The village in Myanmar’s wartorn north has been a ghost town for nearly two years, its 1,200 residents driven into the jungle by repeated raids by junta troops and fighting in the area.
They have no idea when they’ll be able to return to Htei Hlaw and its nearly 200 houses.
“We’ve been hiding in the jungle for almost two years,” said Win Win, a 60-year-old woman. “We fled from our village because we were afraid of the soldiers and their raids. We may be killed if they find us.
“We are now facing food shortages because floods destroyed our crops,” she said. “We have no money and the roads are blocked.”
The area has seen fierce fighting between rebel People’s Defense Forces and junta troops, and 14 houses of the village were burned down during several raids by the army, residents said.
Junta soldiers entered the village – on the road between Gangaw in Magway with Kale in the northern Sagaing region – and shot farmers who were harvesting sesame. Then they fired heavy artillery into the area, residents said.
The scene is a microcosm of fighting happening in many villages across the country since ordinary people took up arms to fight the military, which took over control of the country in a February 2021 coup.
Hard to get food
Living in the jungle, food is hard to obtain because of military operations in the area, said Myint Kyaw Soe, a Htei Hlaw resident.
“Currently, it is extremely difficult to buy rice and edible oil,” he said. “No one sells these commodities.
“There are always three or four military columns that are conducting operations [in the area]. Since we cannot afford or use cars in the jungle, we have to use motorcycles. It’s hard to get fuel for motorcycles and gas prices have risen to 5,000-6,000 kyats per liter. (US$2.30-2.70) We have been facing hardship to get food because roads are being blocked."

[Dataset excerpts]
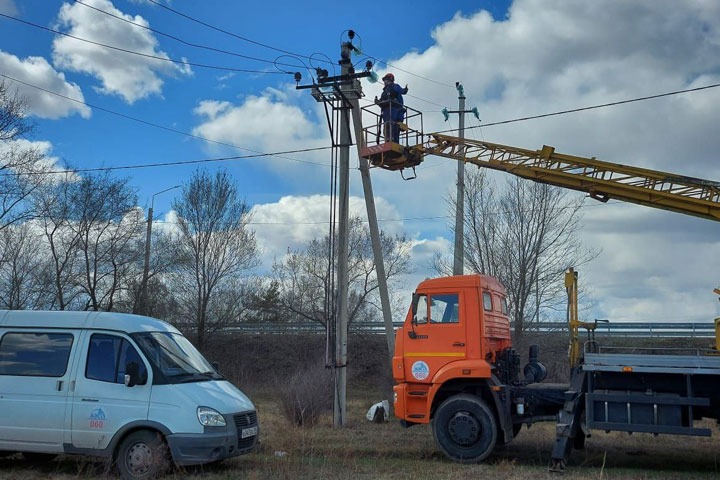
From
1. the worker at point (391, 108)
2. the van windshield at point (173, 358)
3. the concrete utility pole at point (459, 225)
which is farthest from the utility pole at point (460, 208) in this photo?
the van windshield at point (173, 358)

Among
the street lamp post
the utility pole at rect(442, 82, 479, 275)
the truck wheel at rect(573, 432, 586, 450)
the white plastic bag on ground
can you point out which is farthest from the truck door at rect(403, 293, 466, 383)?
the street lamp post

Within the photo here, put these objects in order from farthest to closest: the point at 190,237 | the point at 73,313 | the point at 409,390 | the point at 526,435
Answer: the point at 190,237
the point at 526,435
the point at 409,390
the point at 73,313

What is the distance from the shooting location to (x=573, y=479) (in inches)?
356

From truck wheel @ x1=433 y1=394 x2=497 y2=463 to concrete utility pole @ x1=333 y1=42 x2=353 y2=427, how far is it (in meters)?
4.92

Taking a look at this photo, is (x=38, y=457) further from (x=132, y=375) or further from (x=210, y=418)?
(x=210, y=418)

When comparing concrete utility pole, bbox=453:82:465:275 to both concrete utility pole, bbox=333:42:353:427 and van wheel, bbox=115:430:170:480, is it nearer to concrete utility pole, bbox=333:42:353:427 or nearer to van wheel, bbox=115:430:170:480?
concrete utility pole, bbox=333:42:353:427

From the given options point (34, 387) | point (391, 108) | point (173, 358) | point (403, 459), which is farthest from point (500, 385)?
point (391, 108)

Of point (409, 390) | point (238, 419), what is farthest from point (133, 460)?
point (409, 390)

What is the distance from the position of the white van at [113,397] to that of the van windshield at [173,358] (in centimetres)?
2

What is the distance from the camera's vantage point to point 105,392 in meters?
8.97

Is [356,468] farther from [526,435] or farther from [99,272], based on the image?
[99,272]

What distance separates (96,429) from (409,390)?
501 centimetres

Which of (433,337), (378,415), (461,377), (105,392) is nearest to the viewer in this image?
(105,392)

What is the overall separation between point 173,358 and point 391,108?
8839mm
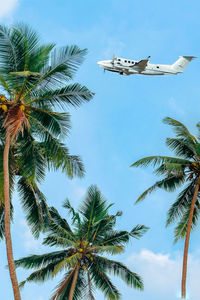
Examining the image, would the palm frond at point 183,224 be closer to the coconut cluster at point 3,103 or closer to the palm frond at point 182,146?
the palm frond at point 182,146

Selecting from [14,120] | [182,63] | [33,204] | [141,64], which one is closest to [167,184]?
[33,204]

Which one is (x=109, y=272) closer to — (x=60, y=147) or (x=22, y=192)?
(x=22, y=192)

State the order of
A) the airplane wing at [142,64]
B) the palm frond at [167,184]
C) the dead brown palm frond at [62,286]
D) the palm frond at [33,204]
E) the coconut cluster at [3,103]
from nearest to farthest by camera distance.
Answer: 1. the coconut cluster at [3,103]
2. the palm frond at [33,204]
3. the dead brown palm frond at [62,286]
4. the palm frond at [167,184]
5. the airplane wing at [142,64]

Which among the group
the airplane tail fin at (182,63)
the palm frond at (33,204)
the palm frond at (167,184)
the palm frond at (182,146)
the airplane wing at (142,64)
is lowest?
the palm frond at (33,204)

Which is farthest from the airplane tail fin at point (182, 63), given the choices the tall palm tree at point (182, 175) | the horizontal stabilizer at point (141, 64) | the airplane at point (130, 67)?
the tall palm tree at point (182, 175)

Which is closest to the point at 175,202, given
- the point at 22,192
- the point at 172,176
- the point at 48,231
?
the point at 172,176

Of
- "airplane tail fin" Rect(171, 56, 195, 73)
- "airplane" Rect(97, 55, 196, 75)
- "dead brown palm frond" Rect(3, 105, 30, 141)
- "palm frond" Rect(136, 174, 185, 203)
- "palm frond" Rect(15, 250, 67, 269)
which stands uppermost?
"airplane tail fin" Rect(171, 56, 195, 73)

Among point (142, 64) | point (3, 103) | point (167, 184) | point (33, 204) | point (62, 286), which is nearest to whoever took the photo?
point (3, 103)

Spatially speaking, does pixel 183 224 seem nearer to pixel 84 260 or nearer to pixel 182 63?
pixel 84 260

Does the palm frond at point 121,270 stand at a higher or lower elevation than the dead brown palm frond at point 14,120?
lower

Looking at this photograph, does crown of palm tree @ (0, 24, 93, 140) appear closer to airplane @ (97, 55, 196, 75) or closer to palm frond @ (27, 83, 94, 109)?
palm frond @ (27, 83, 94, 109)

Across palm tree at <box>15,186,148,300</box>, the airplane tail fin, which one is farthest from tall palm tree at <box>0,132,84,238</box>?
the airplane tail fin

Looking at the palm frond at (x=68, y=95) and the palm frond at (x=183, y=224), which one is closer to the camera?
the palm frond at (x=68, y=95)

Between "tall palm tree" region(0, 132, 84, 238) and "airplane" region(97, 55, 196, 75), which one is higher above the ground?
"airplane" region(97, 55, 196, 75)
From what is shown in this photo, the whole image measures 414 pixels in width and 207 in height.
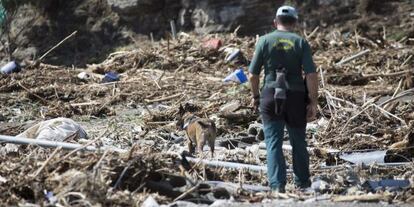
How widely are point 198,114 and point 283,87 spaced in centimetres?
574

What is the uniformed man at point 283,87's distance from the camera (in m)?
7.19

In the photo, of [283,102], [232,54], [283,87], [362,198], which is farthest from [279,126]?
[232,54]

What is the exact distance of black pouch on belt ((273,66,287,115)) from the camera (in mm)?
7137

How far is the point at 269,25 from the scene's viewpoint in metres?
25.8

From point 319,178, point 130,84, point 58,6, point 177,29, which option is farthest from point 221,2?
point 319,178

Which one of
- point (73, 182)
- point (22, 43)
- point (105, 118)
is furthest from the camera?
point (22, 43)

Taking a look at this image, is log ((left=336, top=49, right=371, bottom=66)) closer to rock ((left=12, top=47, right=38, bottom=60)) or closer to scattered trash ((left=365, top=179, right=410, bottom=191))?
scattered trash ((left=365, top=179, right=410, bottom=191))

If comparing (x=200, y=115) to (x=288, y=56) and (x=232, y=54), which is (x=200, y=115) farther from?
(x=232, y=54)

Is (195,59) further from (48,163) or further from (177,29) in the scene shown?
(48,163)

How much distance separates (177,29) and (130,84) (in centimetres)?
1059

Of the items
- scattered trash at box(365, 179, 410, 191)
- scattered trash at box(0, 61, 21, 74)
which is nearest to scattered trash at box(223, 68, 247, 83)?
scattered trash at box(0, 61, 21, 74)

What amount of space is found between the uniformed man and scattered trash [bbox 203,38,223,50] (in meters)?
13.7

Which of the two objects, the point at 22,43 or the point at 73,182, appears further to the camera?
the point at 22,43

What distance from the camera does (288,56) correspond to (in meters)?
7.21
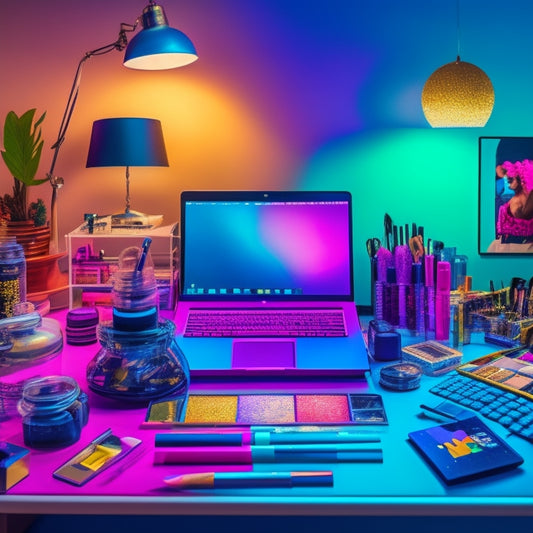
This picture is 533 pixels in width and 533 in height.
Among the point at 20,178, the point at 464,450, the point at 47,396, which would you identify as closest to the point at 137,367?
→ the point at 47,396

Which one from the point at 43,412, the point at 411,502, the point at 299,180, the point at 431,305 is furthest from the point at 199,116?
the point at 411,502

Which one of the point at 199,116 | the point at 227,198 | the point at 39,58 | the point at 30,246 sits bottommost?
the point at 30,246

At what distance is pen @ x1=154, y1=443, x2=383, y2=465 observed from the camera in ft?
3.07

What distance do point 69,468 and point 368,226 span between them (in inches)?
52.5


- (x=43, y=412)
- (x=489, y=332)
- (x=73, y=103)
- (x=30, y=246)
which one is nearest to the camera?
(x=43, y=412)

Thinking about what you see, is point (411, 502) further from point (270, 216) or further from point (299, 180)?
point (299, 180)

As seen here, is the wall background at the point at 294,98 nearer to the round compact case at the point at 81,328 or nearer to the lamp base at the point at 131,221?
the lamp base at the point at 131,221

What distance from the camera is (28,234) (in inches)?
68.1

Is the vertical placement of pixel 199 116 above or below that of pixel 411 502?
above

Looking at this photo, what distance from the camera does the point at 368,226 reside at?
6.57 ft

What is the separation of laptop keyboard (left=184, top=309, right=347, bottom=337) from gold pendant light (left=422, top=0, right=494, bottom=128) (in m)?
0.63

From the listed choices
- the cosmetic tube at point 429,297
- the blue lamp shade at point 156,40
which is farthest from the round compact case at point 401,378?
the blue lamp shade at point 156,40

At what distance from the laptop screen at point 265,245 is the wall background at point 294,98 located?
1.37ft

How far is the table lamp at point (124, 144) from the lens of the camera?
171 cm
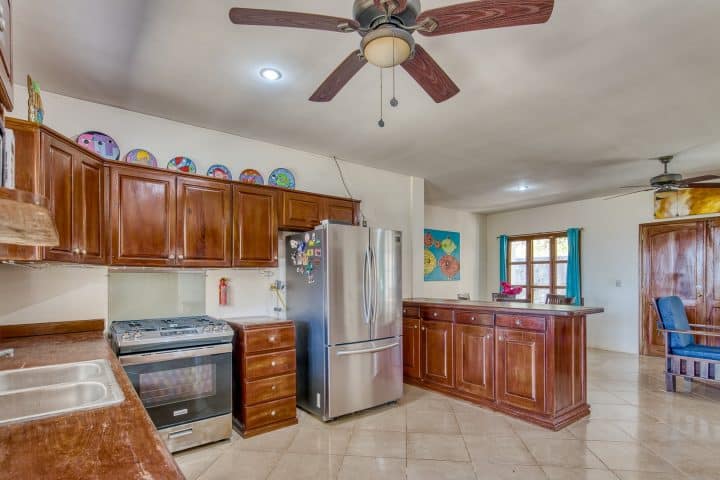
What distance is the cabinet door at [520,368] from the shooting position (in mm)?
3242

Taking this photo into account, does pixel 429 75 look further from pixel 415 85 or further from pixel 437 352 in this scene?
pixel 437 352

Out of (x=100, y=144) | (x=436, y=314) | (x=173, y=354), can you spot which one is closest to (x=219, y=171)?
(x=100, y=144)

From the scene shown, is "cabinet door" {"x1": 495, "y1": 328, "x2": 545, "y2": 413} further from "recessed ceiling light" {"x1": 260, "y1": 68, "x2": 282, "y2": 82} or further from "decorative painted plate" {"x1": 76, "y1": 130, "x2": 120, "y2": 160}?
"decorative painted plate" {"x1": 76, "y1": 130, "x2": 120, "y2": 160}

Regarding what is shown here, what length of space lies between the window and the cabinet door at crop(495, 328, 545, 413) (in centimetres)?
428

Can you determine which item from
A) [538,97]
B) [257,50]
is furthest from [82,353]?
[538,97]

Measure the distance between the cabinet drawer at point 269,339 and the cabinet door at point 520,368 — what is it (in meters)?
1.86

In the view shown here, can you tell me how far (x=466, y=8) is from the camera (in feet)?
4.73

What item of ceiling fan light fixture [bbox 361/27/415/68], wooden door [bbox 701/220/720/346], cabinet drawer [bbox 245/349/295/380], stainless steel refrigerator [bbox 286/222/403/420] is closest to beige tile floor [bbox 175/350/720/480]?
stainless steel refrigerator [bbox 286/222/403/420]

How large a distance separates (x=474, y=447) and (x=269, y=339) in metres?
1.76

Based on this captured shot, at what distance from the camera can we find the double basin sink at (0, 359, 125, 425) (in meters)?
1.40

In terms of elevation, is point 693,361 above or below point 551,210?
below

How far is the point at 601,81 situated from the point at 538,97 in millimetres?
401

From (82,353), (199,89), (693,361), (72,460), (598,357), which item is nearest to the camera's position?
(72,460)

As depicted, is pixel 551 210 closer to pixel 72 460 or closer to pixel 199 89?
pixel 199 89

[Exercise directions]
Pick up the article above on the Htei Hlaw villagers hiding in the jungle of northern Myanmar and continue it from its last sentence.

[Answer area]
In the rainy season, they get drinking water from streams that run down from the mountains, but in the dry season – March and April – water is hard to find.
They could get electricity when they were in the village, however they have used solar panels to charge the batteries in the jungle.
They also need to get assistance for healthcare and education, Myint Kyaw Soe said.
“Every village in Gangaw was attacked, looted and burned down, so it is hard to get healthcare assistance from other villages,” he said. “We like to get assistance for medicine. On education, we also request donations of books, pencils and other teaching resources and for building shelters for teachers.”
They have to travel to Let Pan clinic which is five miles away from their hiding place since there are no health workers in their hiding place.
A school is being run by teachers from the village who have joined the Civil Disobedience Movement – government workers who have left their jobs in protest – and others who passed the matriculation exams.
Win Win says she misses her village all the time.
“I want to return to my village but I can’t. Life is difficult in the jungle. It is hot and sunny,” she said. “I miss my village all the time, butI can’t return home because there is no peace yet.”